To do: Return the records that follow, matching each one exactly.

────────

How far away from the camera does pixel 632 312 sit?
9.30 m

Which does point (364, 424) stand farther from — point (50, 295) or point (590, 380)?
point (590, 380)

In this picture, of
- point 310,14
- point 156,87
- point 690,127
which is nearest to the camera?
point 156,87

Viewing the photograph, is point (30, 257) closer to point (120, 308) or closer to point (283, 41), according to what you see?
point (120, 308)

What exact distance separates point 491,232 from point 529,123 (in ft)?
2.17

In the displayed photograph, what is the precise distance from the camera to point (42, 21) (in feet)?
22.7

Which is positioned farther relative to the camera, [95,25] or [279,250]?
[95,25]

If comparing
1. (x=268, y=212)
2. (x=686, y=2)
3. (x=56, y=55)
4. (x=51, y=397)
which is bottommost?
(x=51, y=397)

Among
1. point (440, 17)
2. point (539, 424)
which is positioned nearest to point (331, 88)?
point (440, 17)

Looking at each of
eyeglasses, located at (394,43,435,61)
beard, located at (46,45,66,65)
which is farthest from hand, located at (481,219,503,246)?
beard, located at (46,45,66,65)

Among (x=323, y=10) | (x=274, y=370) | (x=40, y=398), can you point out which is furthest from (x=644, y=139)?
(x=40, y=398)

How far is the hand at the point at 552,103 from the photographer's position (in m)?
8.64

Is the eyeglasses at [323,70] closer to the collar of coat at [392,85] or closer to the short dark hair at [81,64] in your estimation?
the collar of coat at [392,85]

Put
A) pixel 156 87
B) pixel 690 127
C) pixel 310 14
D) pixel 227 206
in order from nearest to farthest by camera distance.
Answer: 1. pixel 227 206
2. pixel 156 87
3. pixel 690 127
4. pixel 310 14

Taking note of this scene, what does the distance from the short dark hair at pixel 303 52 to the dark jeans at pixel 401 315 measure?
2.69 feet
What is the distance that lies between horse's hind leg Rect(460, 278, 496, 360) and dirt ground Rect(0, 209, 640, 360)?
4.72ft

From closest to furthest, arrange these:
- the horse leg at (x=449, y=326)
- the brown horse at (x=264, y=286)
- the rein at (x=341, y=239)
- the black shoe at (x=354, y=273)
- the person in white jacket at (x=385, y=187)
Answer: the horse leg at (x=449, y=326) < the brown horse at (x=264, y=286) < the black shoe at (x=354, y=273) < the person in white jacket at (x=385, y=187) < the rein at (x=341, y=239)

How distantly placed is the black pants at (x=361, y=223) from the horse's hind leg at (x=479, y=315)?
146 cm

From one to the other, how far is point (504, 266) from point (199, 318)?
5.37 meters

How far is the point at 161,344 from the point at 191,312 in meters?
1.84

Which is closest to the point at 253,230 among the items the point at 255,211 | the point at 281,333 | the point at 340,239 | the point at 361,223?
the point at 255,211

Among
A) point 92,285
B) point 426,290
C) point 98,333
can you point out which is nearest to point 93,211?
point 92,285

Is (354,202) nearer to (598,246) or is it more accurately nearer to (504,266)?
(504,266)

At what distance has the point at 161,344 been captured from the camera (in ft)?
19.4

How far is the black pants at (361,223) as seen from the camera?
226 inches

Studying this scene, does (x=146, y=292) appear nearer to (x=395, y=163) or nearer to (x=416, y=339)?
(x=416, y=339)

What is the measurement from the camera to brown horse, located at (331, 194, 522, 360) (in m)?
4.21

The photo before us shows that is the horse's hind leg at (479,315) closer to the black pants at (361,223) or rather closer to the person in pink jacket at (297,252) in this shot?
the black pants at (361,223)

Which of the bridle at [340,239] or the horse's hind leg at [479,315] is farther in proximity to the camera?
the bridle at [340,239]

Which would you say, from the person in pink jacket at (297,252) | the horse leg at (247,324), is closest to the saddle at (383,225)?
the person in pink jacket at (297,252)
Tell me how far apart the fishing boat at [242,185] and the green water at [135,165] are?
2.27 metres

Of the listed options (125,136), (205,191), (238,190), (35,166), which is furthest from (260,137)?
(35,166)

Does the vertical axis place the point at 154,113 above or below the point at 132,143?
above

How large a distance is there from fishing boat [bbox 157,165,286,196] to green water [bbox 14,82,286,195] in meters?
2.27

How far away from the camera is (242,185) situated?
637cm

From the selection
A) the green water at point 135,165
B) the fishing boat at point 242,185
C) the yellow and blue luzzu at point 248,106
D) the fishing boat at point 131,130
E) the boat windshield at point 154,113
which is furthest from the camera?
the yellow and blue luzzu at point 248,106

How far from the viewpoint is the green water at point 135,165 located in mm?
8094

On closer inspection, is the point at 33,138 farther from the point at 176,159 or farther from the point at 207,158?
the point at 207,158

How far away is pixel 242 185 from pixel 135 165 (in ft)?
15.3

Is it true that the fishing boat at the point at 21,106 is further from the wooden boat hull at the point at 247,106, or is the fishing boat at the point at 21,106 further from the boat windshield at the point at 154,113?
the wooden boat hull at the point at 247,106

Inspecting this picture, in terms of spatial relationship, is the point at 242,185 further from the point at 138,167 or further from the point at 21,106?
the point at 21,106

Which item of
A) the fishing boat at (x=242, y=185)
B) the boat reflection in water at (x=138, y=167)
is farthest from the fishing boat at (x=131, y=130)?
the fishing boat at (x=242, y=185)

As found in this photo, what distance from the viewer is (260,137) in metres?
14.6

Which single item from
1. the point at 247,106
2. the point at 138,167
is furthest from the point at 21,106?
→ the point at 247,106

────────

Output for this task:
How far away from the camera does pixel 632 312 sit?
9.30 m

Which does point (364, 424) stand farther from — point (50, 295) or point (590, 380)?
point (590, 380)

In this picture, of
- point 310,14
- point 156,87
- point 690,127
which is nearest to the camera?
point 156,87

Viewing the photograph, is point (30, 257) closer to point (120, 308) or closer to point (283, 41), according to what you see?
point (120, 308)

What exact distance separates point 491,232 from point 529,123 (in ft)?
2.17

In the displayed photograph, what is the precise distance from the camera to point (42, 21) (in feet)?
22.7

Which is positioned farther relative to the camera, [95,25] or [279,250]?
[95,25]

If comparing
1. (x=268, y=212)
2. (x=686, y=2)
3. (x=56, y=55)
4. (x=51, y=397)
which is bottommost?
(x=51, y=397)

Among
1. point (440, 17)
2. point (539, 424)
which is positioned nearest to point (331, 88)?
point (440, 17)

Looking at each of
eyeglasses, located at (394,43,435,61)
beard, located at (46,45,66,65)
which is farthest from hand, located at (481,219,503,246)?
beard, located at (46,45,66,65)

Among (x=323, y=10) | (x=274, y=370) | (x=40, y=398), can you point out which is furthest from (x=644, y=139)?
(x=40, y=398)

How far is the hand at the point at 552,103 from the photographer's position (in m)?
8.64

Is the eyeglasses at [323,70] closer to the collar of coat at [392,85] or closer to the short dark hair at [81,64] in your estimation?
the collar of coat at [392,85]

Put
A) pixel 156 87
B) pixel 690 127
C) pixel 310 14
D) pixel 227 206
in order from nearest to farthest by camera distance.
Answer: 1. pixel 227 206
2. pixel 156 87
3. pixel 690 127
4. pixel 310 14

Taking note of this scene, what does the distance from the short dark hair at pixel 303 52 to the dark jeans at pixel 401 315 measure?
2.69 feet
What is the distance that lies between horse's hind leg Rect(460, 278, 496, 360) and dirt ground Rect(0, 209, 640, 360)?
4.72ft

From closest to furthest, arrange these:
- the horse leg at (x=449, y=326)
- the brown horse at (x=264, y=286)
- the rein at (x=341, y=239)
- the black shoe at (x=354, y=273)
- the person in white jacket at (x=385, y=187)
Answer: the horse leg at (x=449, y=326) < the brown horse at (x=264, y=286) < the black shoe at (x=354, y=273) < the person in white jacket at (x=385, y=187) < the rein at (x=341, y=239)

How distantly placed is the black pants at (x=361, y=223) from the horse's hind leg at (x=479, y=315)?
146 cm

From one to the other, how far is point (504, 266) from point (199, 318)?
5.37 meters

How far is the point at 161,344 from the point at 191,312 in meters?
1.84

Which is closest to the point at 253,230 among the items the point at 255,211 | the point at 281,333 | the point at 340,239 | the point at 361,223?
the point at 255,211

Among
A) point 92,285
B) point 426,290
C) point 98,333
can you point out which is nearest to point 93,211?
point 92,285

Is (354,202) nearer to (598,246) or is it more accurately nearer to (504,266)?
(504,266)

At what distance has the point at 161,344 been captured from the camera (in ft)?
19.4

How far is the black pants at (361,223) as seen from the camera?
226 inches

Studying this scene, does (x=146, y=292) appear nearer to (x=395, y=163) or nearer to (x=416, y=339)?
(x=416, y=339)

What is the measurement from the camera to brown horse, located at (331, 194, 522, 360) (in m)?
4.21

The photo before us shows that is the horse's hind leg at (479,315) closer to the black pants at (361,223) or rather closer to the person in pink jacket at (297,252) in this shot?
the black pants at (361,223)

Which of the bridle at [340,239] or the horse's hind leg at [479,315] is farther in proximity to the camera?
the bridle at [340,239]

Which would you say, from the person in pink jacket at (297,252) | the horse leg at (247,324), is closest to the saddle at (383,225)?
the person in pink jacket at (297,252)
Tell me how far apart the fishing boat at [242,185] and the green water at [135,165] are?
2.27 metres

Of the listed options (125,136), (205,191), (238,190), (35,166), which is furthest from (260,137)?
(35,166)

Does the vertical axis place the point at 154,113 above or below the point at 132,143?
above

How large a distance is there from fishing boat [bbox 157,165,286,196] to green water [bbox 14,82,286,195] in meters?
2.27

How far away from the camera is (242,185) situated?
637cm

From the selection
A) the green water at point 135,165
B) the fishing boat at point 242,185
C) the yellow and blue luzzu at point 248,106
D) the fishing boat at point 131,130
E) the boat windshield at point 154,113
which is furthest from the camera?
the yellow and blue luzzu at point 248,106

How far from the viewpoint is the green water at point 135,165 located in mm?
8094

On closer inspection, is the point at 33,138 farther from the point at 176,159 or farther from the point at 207,158?
the point at 207,158

How far away is pixel 242 185 from pixel 135 165 (in ft)?
15.3

Is it true that the fishing boat at the point at 21,106 is further from the wooden boat hull at the point at 247,106, or is the fishing boat at the point at 21,106 further from the boat windshield at the point at 154,113?
the wooden boat hull at the point at 247,106

Inspecting this picture, in terms of spatial relationship, is the point at 242,185 further from the point at 138,167 or further from the point at 21,106?
the point at 21,106

Which item of
A) the fishing boat at (x=242, y=185)
B) the boat reflection in water at (x=138, y=167)
is farthest from the fishing boat at (x=131, y=130)?
the fishing boat at (x=242, y=185)

As found in this photo, what distance from the viewer is (260,137) in metres?
14.6

Which single item from
1. the point at 247,106
2. the point at 138,167
is furthest from the point at 21,106?
→ the point at 247,106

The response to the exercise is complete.